__SOURCE MATERIAL__
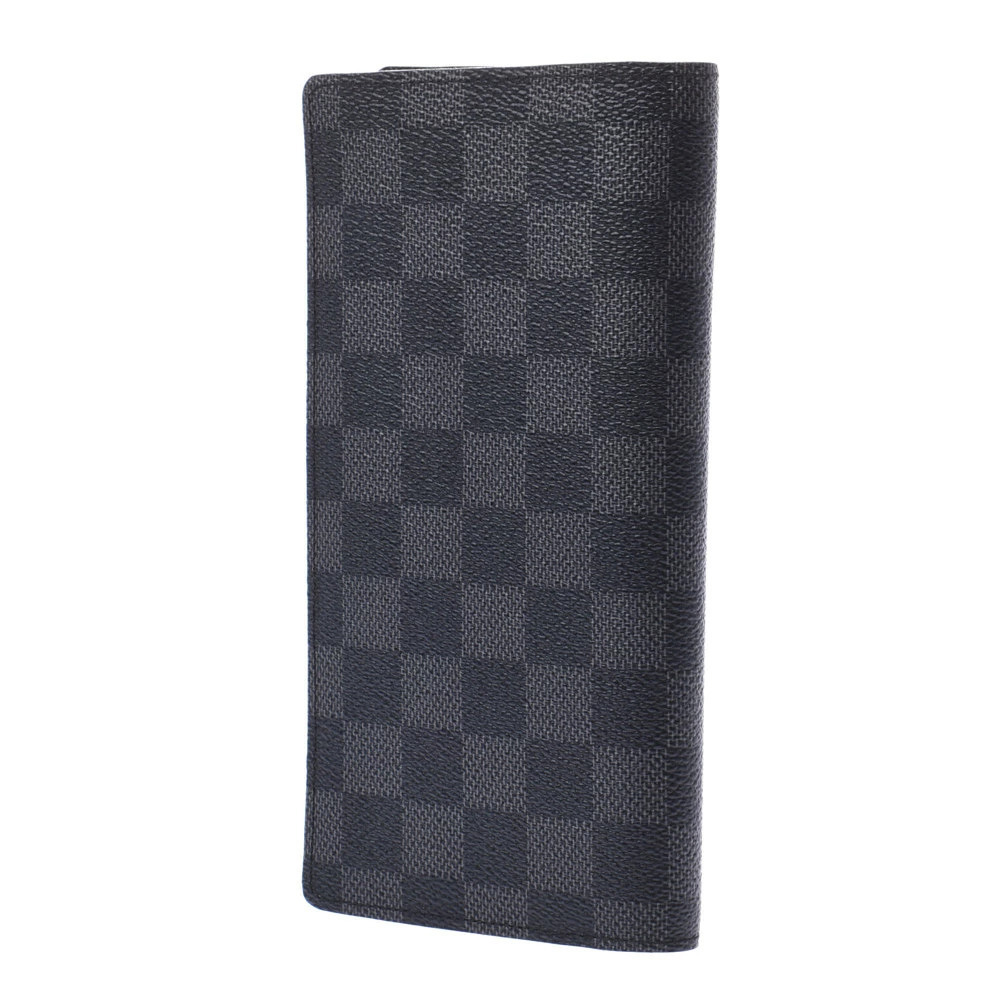 Louis Vuitton Portefeuille Graphite Wallet Black Long Damier Brazza Black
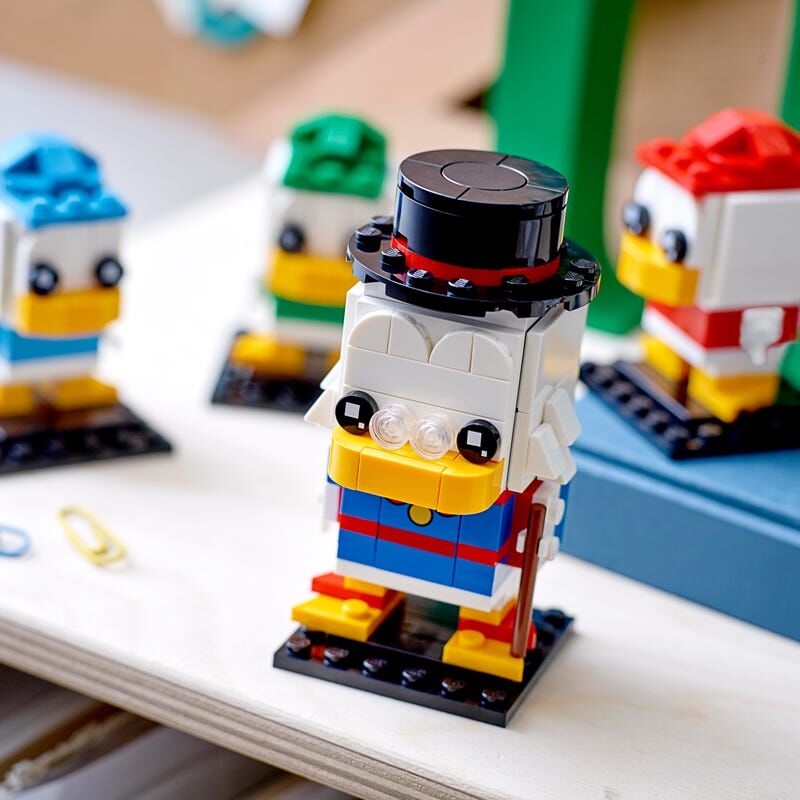 Lego Dagobert Duck, Tick, Trick & Track 40477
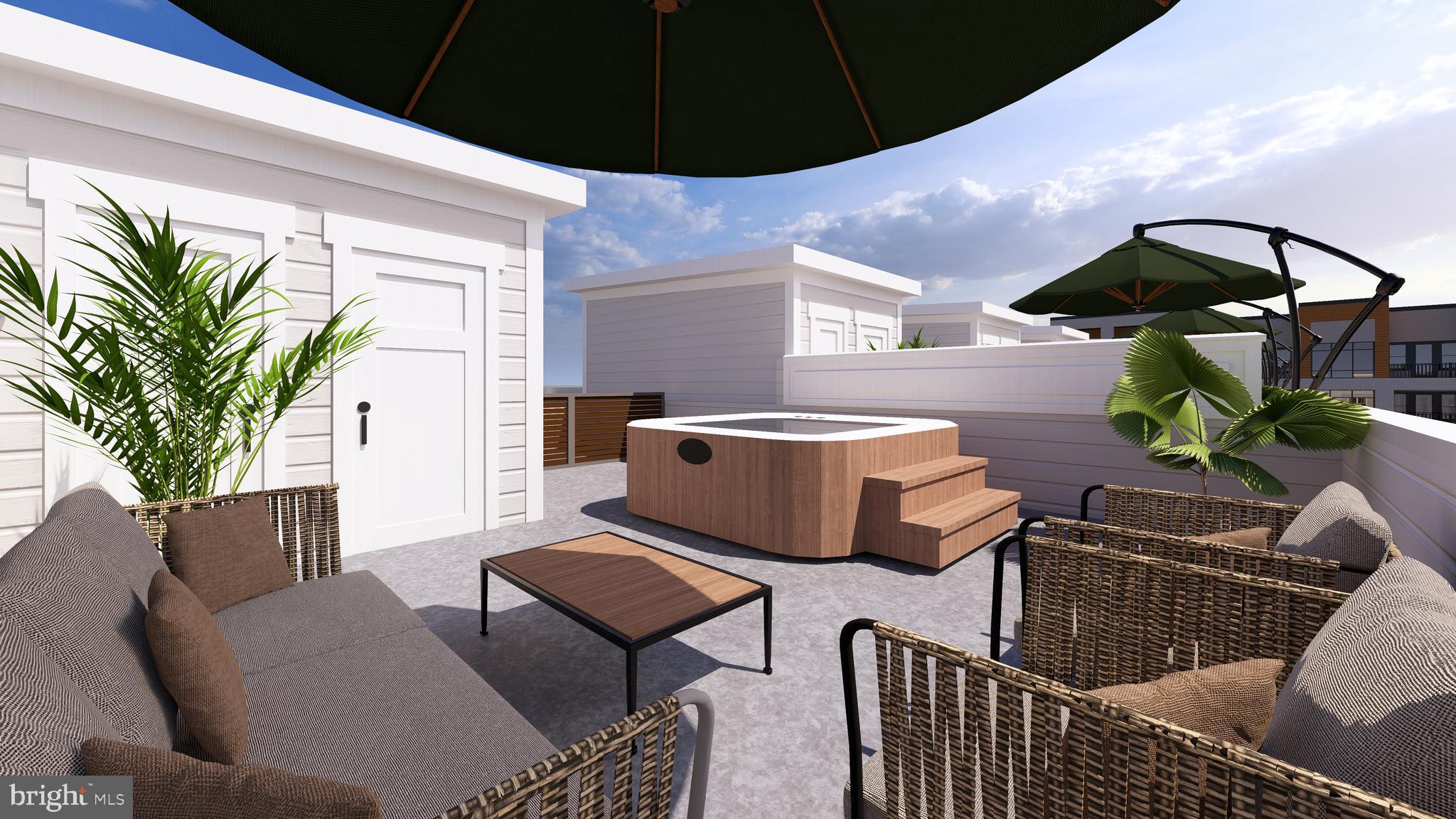 114 Sellew Road Annapolis, MD 21401 - Photo 15 of 33 Rooftop Terrace w/ Hot Tub Space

__TASK TO CARRY OUT__
Only the lines from the one containing "Lego Dagobert Duck, Tick, Trick" through the final line of the data are to be written out, exactly as they stand and without pictures.

__EXERCISE SOLUTION__
 Lego Dagobert Duck, Tick, Trick & Track 40477
 114 Sellew Road Annapolis, MD 21401 - Photo 15 of 33 Rooftop Terrace w/ Hot Tub Space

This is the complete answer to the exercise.